Does all that CO2 which goes into the atmosphere have an effect, or no?
The Earth has had far more CO2 than 1000 ppm even and it supported animal life just fine.
Your statement is true, and totally irrelevant. In that era of higher CO2, the earth's temp was much higher, and while some animal life was supported, they lived in the sea where they were saved from the baking heat. Animals left the sea onto the land as the earth cooled.
But the question you fail to deal with is not whether the earth can support some animal life at higher temps. The question is, can earth support MAN and his activities that we have developed in order to innovate and progress as a society at 1000 ppm of CO2 today? That is the question.
Climate scientists are telling us the answer is NO. Our way of life will have to change, in inconvenient ways.
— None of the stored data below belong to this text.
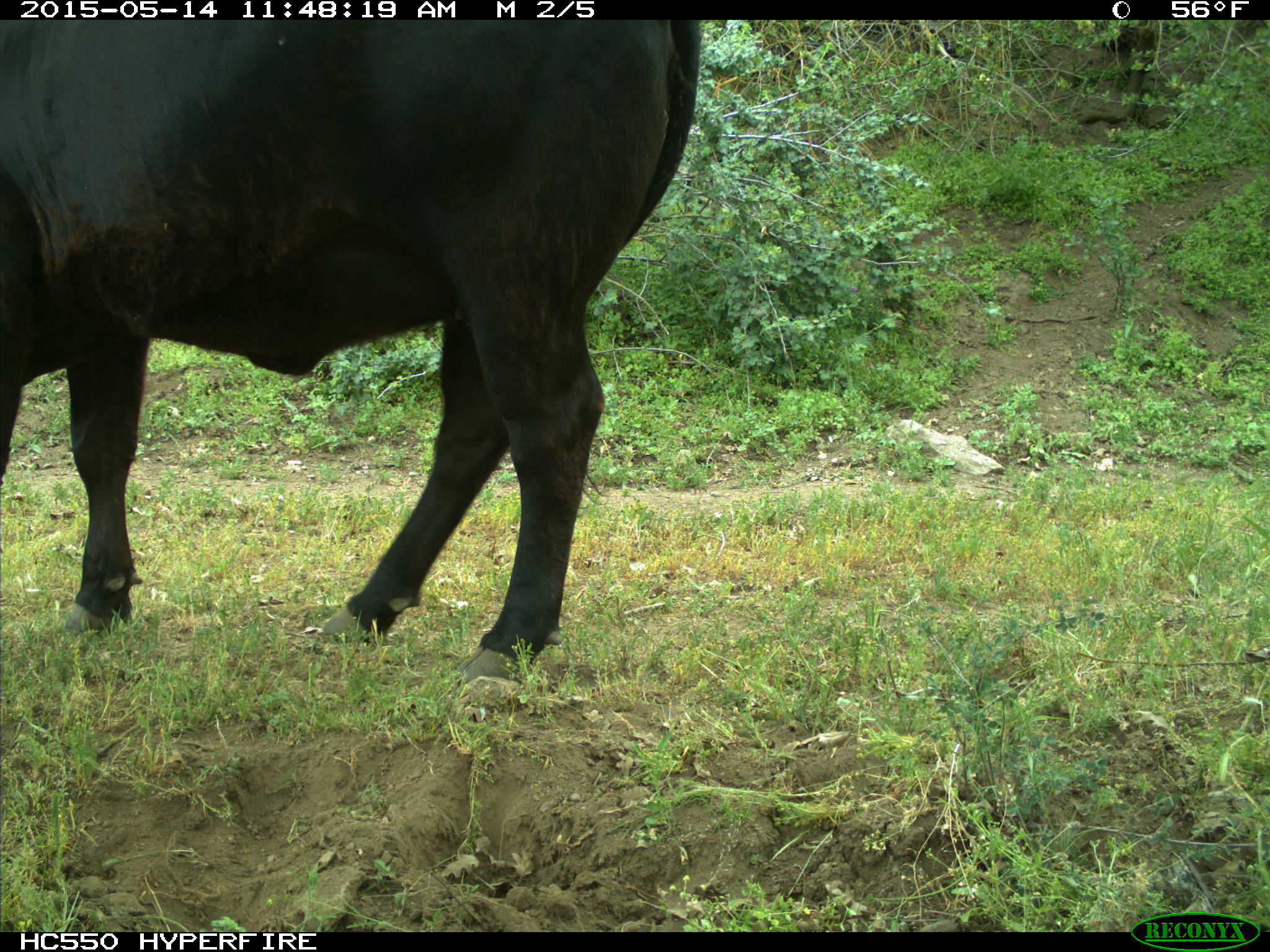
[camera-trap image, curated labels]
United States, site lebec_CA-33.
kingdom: Animalia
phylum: Chordata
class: Mammalia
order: Artiodactyla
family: Bovidae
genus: Bos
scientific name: Bos taurus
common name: domestic cow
Throughout the Sun Belt, an extended heat wave is sending temperatures soaring into the triple digits and risking heat stress to crops. At the same time, breadbasket states in the Midwest are struggling to manage a drought that’s affecting some areas for a second year in a row. Nearly two-thirds of Kansas is in severe, extreme or exceptional drought, according to the U.S. Drought Monitor, and about half of Missouri and Nebraska are in the same rough shape.
“As long as we have irrigation, we can keep up,” said Jay Reiners, who runs a farm outside Hastings, Nebraska. But “irrigation is meant to supplement Mother Nature, not replace Mother Nature,” he said. “It makes me really nervous.”
https://www.nbcnews....-july-rcna93862
Our food supply is coming under stress from the heat. Whatever the temp was 500 million years ago has no bearing on what is happening today, unless you can explain that coherently.
Edited by Rich C, 29 July 2023 - 09:11 AM.